Çoğulcu demokrasinin inişli çıkışlı ve badireli süreçlerine ve sorunlarına rağmen, artık milliyetçi Türkler Kürt vatandaşlarının haklarını tanımayı öğrenip, onların taleplerini kabul edebiliyorlar. Cumhuriyet döneminin gayri Müslimlere yönelik negatif söyleminin mirasına rağmen, Müslüman çoğunluk Hıristiyan azınlıkların dertlerini öğrenip, haklarını iade edebilmekte, yine bu arada Sünni muhafazakar kesimler kendi değerlerini paylaşmayan vatandaşların haklarına sahip çıkabilmektedir. Geriye dönüp bakıldığında, 2002-2013 yılları arasındaki 11 yıllık çoğulcu demokrasi toplumun her kesimi için kendi haklarını alabildikleri bir dönem olduğu gibi, adeta herkesin birbirine empatiyle bakabildiği, onları daha erdemli ve toleranslı kılan bir demokratik öğrenme sürecine şahit oldu. 

90’lı yıllar ziyan oldu

Ancak, 2002 sonrası bu olumlu gelişmeler, kayıp on yıl olarak görülebilecek 1993-2002’lerdeki sorunlarımızı da düşünmemize yardımcı olmalıdır. Zira Turgut Özal’ın vefatından AK Parti’nin iktidara geldiği 2002 yılına kadar geçen dönemde de Türkiye’de çok partili demokrasi, canlı bir medya ve aktif bir sivil toplum mevcuttu. Ancak, bu dönem karşılıklı öğrenme ve hak kazanımı arttırmanın aksine, hak ihlallerinin artmasına, terör sorununun büyümesine, faili meçhul cinayetlere, ekonomik krizlere, basında yaygın bir linç kültürüne ve neticede Cumhuriyet döneminin en ciddi siyasi ve ekonomik krizlerinden birine yol açmıştı. Bugünlerde en demokratik yazılarını yazan Ertuğrul Özkök, Ahmet Kaya’yı linçe teşvik eden manşetlerini o dönemde atabilmekteydi. Dönemin başat siyaset adamları Demirel ve Ecevit, bir taraftan herkese karşı yumuşak davranan Anadolu politikacısı edası takınırlarken, milyonlarca başörtülü vatandaşı aşağılan hakaret ifadeleri kullanabilmekteydi.
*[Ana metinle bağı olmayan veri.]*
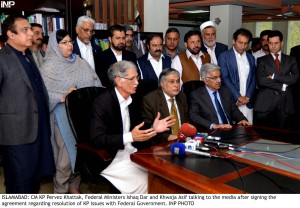 ISLAMABAD: CM KP Pervez Khattak, Federal Ministers Ishaq Dar and Khwaja Asif talking to the media after signing the agreement regarding resolution of KP issues with Federal Government. INP PHOTO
Süleyman Demirel dönemi demokrasisi niçin bir nefret festivaline ve hak ihlaline dönüşürken, Tayyip Erdoğan başbakanlığının Türkiye’si her kesim için kalıcı hak kazanımlarının yaşanmasına ve demokratik öğrenim ve tolerans kültürünün gelişmesine yol açtı? Bu iki on yıl arasındaki farkın çok iyi anlaşılması, bugün yaşanan Tayyip Erdoğan’ın liderlik modeli tartışmasına da ışık tutacaktır. Zira son zamanlarda Erdoğan’ı sivil diktatör olarak sunup, onun dobra üslubundan şikayet edenlerin analizi, 1990’ların güler yüzlü siyasetçilerinin yarattığı omurgasız demokrasiye özlem duyan ve kendilerinin icazetine yeniden ihtiyaç duyulacak siyasal zeminin oluşmasına çalışan kesimleri tanımamıza da yardımcı olacaktır.

28 Şubat’ın telafisi

1990’ler Türkiye siyasetinde farklılıkları bir öğrenme vesilesi değil de bir çatışma unsuru haline getiren bariz dört temel sebepten bahsedebiliriz. Bunlardan birincisi kuşkusuz askeri vesayetin demokrasiye müdahalesi ve Türk toplumunun belli bir kesiminin askerin siyasete müdahalesine yaslanarak adil olmayan bir hegemonya kurmaları idi. Demokrasinin taraflarından bir veya birkaçı, demokrasi kurallarını çiğneme pahasına silahlı kuvvetlerin haksız müdahalesinden istifade ediyorsa, ortada bir zorbalık var demektir ve böyle bir güce dayalı kabadayılığın hüküm sürdüğü yerde ne bir öğrenme ve ne de hak arama mümkün olabilir. Bu zorbalığın tezahürü en çok 28 Şubat darbesinin yarattığı mağduriyetler zincirinde kendini gösterecektir. İkinci önemli problem, medyayı elinde bulunduran çıkar gruplarının sivil siyasetçileri baskı altına alıp, şantaj yoluyla ve bunun da ötesinde bir korku ve gerilim ortamı yaratarak sivil iradeyi vesayet altında tutmaları idi. Mesut Yılmaz’ın bir başbakan olarak 28 şubat darbesine giden ortamda bir medya patronunun evine kadar gidip pijama ile karşılanacak kadar küçük düşürülmesi bu şantajcı medyanın 90’larda sembolik olayı olacaktır.

 

Bugünkü açık demokrasi, dini ve toplumsal hizmeti de açık ve şeffaf usullerle yapmaya davet ediyor. Benzer bir şaşkınlık ve kafa karışıklığı, Cumhuriyet dönemi boyunca dışlanmış ve horlanmış dini ve etnik azınlıklar için de geçerlidir.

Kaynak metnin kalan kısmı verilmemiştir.